▶ **AIM**: Set down, word for word, the stretch of the article on the In[HEIR]itance Project from "A Jewish approach" through "found at: http://www.cliforum.org/blog/.".

▶ **SELECTED EXCERPT**:
****
A Jewish approach to cross-cultural understanding and tolerance
The following article is offered as a partnership between eJP and the Clergy Leadership Incubator program (CLI). CLI is a two-year program to support and encourage congregational rabbis and rabbinic entrepreneurs in the areas of innovative thinking, change management and institutional transformation. CLI is directed by Rabbi Sid Schwarz and is fiscally sponsored by Adamah: People, Planet, Purpose (formerly, Hazon). Each month CLI offers a Synagogue Innovation Blog. Past columns can be found at: http://www.cliforum.org/blog/.
The In[HEIR]itance Project began as a Jewish idea. Could a process rooted in the Jewish text-analysis technology of PaRDeS translate to the devising of new pieces of theater? Could a participatory playmaking process connect neighbors to each other across silos of identity? Could it leverage inherited, sacred texts as tools for good rather than as weapons of division, condemnation and hatred? And could a temporary, hyper-local art project seed lasting collaboration in a community? With the generous support of The Covenant Foundation, we set out to answer all of those questions in a five-city, year-year experiment that took us to Minneapolis, Charleston, Austin, Seattle and Kansas City. We learned so much in those first years. We learned about the power of a participatory process to build relationships across divisions. And we learned that the PaRDeS model works as a tool for devising theater.
PaRDeS is an acronym describing an ancient technology of text analysis applied by scholars and rabbis of the talmudic period. It’s a layered unfolding of understanding (plain reading; clues for something deeper; story that fills in the gaps; and the secrets hiding within the text). This technique serves the communities we engage by giving agency to their own perspectives on their inherited cultural touchstones. To that end, we also learned that sacred Jewish texts aren’t the only texts that can serve as cultural touchstones for community engagement and reflection. We learned that Jews are eager to apply their inherited wisdoms to modern challenges in ways that are thrilling and challenging. And we learned that experiences of prejudice, radical love, artistic success and logistical challenges coexist in this work.
****
[Entries on spatial positioning]
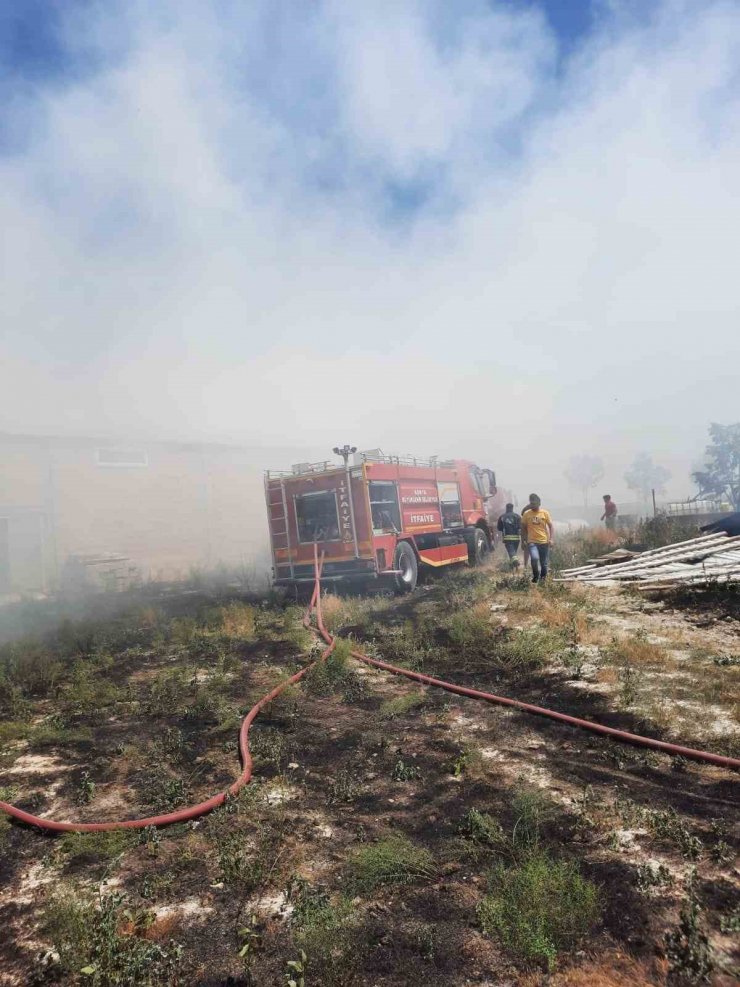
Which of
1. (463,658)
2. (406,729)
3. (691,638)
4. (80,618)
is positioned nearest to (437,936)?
(406,729)

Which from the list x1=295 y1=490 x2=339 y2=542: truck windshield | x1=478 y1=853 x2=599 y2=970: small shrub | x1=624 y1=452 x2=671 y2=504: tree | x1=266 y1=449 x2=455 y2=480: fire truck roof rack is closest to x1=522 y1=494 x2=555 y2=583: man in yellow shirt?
x1=266 y1=449 x2=455 y2=480: fire truck roof rack

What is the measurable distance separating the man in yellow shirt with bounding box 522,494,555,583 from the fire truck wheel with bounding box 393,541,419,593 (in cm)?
295

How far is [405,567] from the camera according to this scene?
13055mm

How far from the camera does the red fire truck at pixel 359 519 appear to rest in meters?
12.2

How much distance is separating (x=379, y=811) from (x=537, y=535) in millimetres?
7442

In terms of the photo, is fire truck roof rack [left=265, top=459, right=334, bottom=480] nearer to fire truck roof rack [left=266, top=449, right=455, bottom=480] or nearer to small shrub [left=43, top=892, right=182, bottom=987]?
fire truck roof rack [left=266, top=449, right=455, bottom=480]

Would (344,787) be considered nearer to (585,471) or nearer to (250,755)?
(250,755)

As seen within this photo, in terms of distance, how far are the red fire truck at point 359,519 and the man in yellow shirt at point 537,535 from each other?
2990 millimetres

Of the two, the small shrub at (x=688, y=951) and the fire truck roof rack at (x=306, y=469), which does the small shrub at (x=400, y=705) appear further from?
the fire truck roof rack at (x=306, y=469)

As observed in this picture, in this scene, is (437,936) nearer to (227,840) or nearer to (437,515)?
(227,840)

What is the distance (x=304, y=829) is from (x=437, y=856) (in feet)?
2.93

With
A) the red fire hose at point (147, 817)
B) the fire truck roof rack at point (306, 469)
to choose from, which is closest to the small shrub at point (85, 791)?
the red fire hose at point (147, 817)

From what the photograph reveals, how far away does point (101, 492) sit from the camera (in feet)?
73.3

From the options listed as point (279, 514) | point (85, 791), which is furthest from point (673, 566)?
point (85, 791)
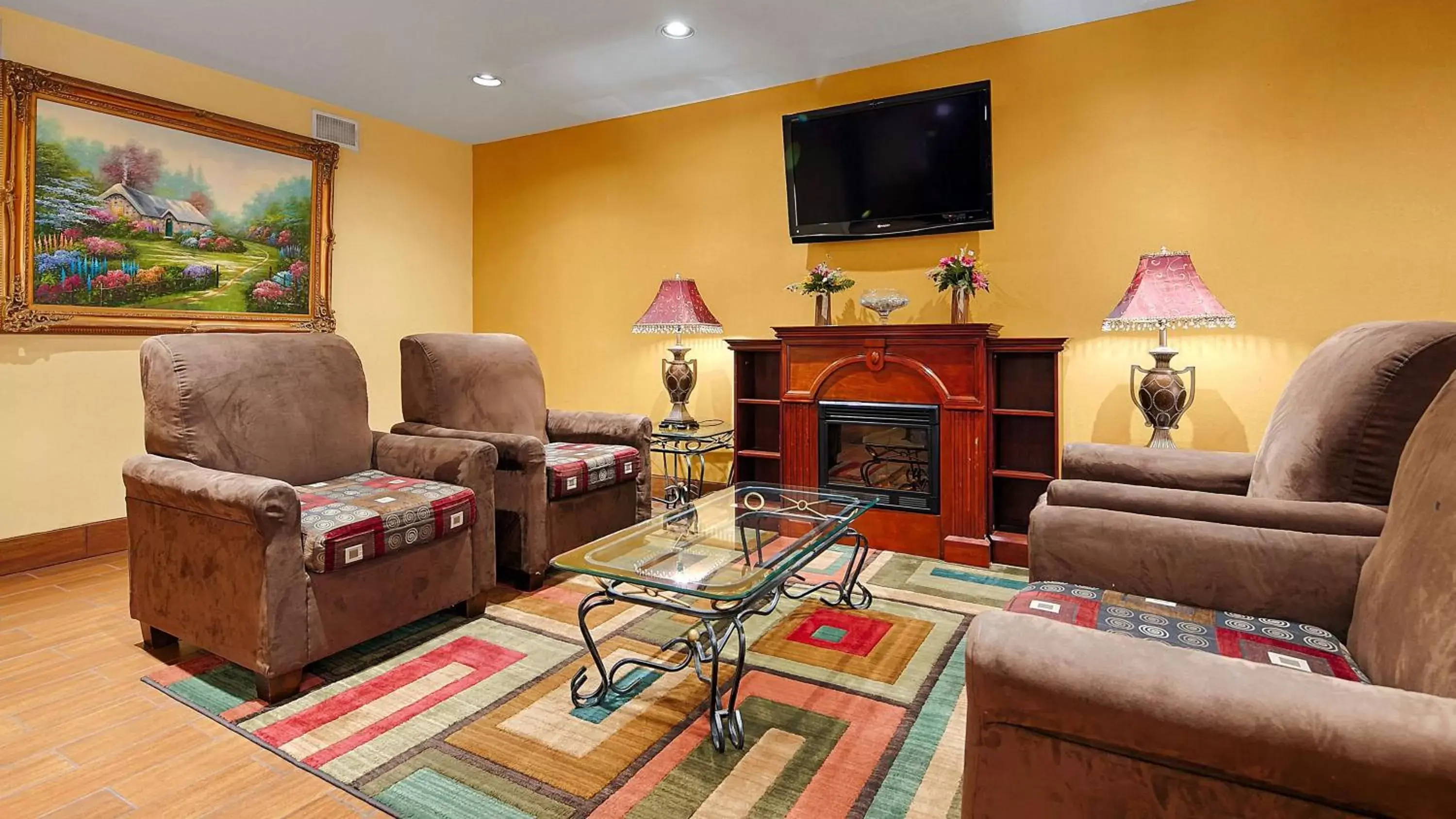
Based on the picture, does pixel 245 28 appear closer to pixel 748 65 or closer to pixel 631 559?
pixel 748 65

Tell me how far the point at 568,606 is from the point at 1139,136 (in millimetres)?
3373

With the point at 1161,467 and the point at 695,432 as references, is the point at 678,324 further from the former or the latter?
the point at 1161,467

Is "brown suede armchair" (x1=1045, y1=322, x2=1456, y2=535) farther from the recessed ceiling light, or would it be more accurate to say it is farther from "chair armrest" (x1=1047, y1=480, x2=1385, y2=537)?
the recessed ceiling light

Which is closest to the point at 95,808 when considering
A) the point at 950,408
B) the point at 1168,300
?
the point at 950,408

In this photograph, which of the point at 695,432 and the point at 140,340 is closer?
the point at 140,340

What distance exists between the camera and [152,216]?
3.69 m

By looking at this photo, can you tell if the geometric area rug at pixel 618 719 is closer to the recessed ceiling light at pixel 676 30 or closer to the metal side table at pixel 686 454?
the metal side table at pixel 686 454

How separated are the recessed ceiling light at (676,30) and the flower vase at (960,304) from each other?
6.02ft

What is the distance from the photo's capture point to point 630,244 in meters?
4.78

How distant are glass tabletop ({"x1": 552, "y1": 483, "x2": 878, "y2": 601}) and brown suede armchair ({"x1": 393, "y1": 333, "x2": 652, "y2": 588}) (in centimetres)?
67

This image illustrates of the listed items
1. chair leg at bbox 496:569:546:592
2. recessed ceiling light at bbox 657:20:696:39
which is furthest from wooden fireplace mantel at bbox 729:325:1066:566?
recessed ceiling light at bbox 657:20:696:39

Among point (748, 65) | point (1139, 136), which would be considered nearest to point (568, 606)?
point (748, 65)

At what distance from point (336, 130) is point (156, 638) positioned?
11.2ft

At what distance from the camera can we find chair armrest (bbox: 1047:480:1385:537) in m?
1.51
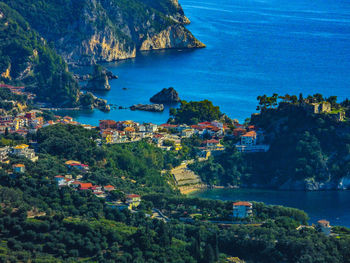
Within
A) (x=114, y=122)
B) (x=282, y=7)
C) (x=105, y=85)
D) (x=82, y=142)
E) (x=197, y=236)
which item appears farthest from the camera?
(x=282, y=7)

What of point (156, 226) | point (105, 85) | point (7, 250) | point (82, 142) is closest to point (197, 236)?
point (156, 226)

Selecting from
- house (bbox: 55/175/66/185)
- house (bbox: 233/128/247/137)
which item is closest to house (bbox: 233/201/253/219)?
house (bbox: 55/175/66/185)

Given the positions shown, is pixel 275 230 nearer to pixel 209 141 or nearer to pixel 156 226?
pixel 156 226

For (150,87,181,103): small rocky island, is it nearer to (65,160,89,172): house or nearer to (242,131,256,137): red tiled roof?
(242,131,256,137): red tiled roof

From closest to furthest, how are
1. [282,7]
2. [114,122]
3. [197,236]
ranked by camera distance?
1. [197,236]
2. [114,122]
3. [282,7]

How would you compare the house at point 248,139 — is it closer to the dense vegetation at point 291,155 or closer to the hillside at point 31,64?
the dense vegetation at point 291,155

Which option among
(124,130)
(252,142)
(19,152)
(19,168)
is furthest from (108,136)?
(19,168)
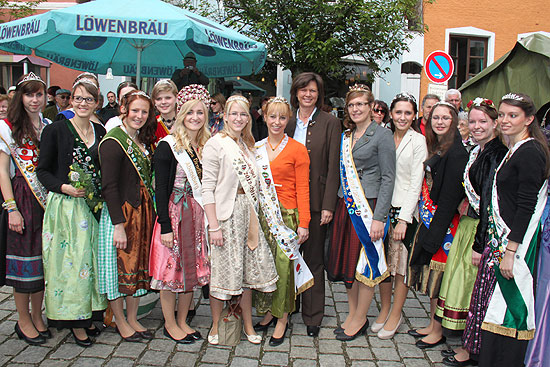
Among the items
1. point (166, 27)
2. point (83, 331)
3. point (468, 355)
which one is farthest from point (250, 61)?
point (468, 355)

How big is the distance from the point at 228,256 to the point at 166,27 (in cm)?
222

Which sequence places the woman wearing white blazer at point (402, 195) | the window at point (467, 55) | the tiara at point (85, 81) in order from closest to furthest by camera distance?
1. the tiara at point (85, 81)
2. the woman wearing white blazer at point (402, 195)
3. the window at point (467, 55)

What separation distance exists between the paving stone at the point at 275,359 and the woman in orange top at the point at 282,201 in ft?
0.47

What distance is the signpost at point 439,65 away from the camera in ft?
24.6

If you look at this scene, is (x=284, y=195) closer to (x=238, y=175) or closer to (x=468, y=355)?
(x=238, y=175)

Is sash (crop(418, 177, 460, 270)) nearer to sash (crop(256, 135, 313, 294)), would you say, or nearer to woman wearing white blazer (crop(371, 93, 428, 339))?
woman wearing white blazer (crop(371, 93, 428, 339))

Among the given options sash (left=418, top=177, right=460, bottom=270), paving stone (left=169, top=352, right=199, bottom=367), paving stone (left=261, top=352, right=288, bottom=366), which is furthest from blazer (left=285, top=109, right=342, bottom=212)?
paving stone (left=169, top=352, right=199, bottom=367)

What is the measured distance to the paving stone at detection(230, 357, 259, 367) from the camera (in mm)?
3295

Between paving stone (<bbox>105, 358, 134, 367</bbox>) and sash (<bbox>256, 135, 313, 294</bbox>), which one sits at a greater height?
sash (<bbox>256, 135, 313, 294</bbox>)

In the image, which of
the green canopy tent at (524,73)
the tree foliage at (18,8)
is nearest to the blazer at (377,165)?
the green canopy tent at (524,73)

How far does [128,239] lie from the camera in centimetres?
347

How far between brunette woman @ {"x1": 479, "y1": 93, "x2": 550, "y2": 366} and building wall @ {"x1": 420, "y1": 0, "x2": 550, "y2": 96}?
1125 centimetres

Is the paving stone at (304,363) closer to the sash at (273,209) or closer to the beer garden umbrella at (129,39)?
the sash at (273,209)

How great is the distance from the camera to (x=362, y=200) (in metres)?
3.57
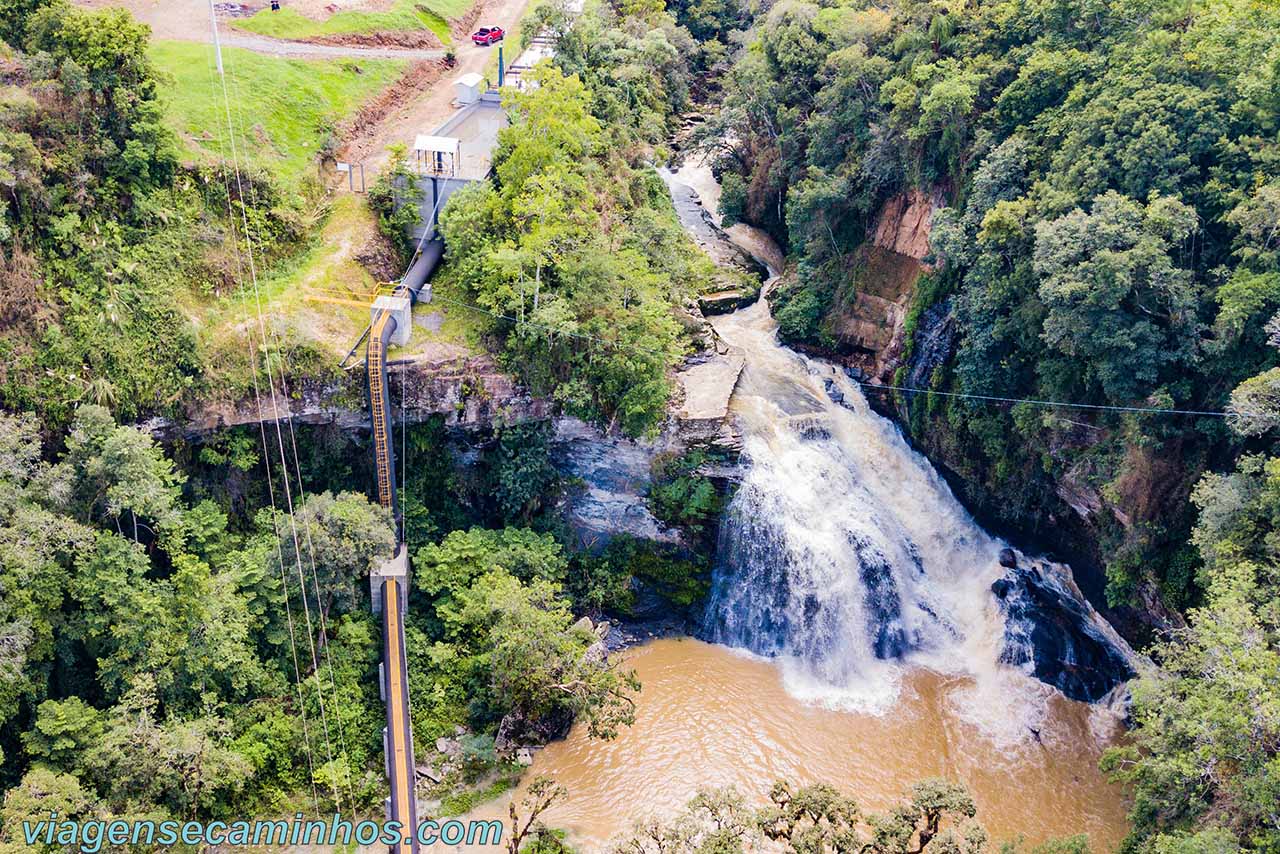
****
▶ **EXERCISE ANSWER**:
A Jewish approach to cross-cultural understanding and tolerance
The following article is offered as a partnership between eJP and the Clergy Leadership Incubator program (CLI). CLI is a two-year program to support and encourage congregational rabbis and rabbinic entrepreneurs in the areas of innovative thinking, change management and institutional transformation. CLI is directed by Rabbi Sid Schwarz and is fiscally sponsored by Adamah: People, Planet, Purpose (formerly, Hazon). Each month CLI offers a Synagogue Innovation Blog. Past columns can be found at: http://www.cliforum.org/blog/.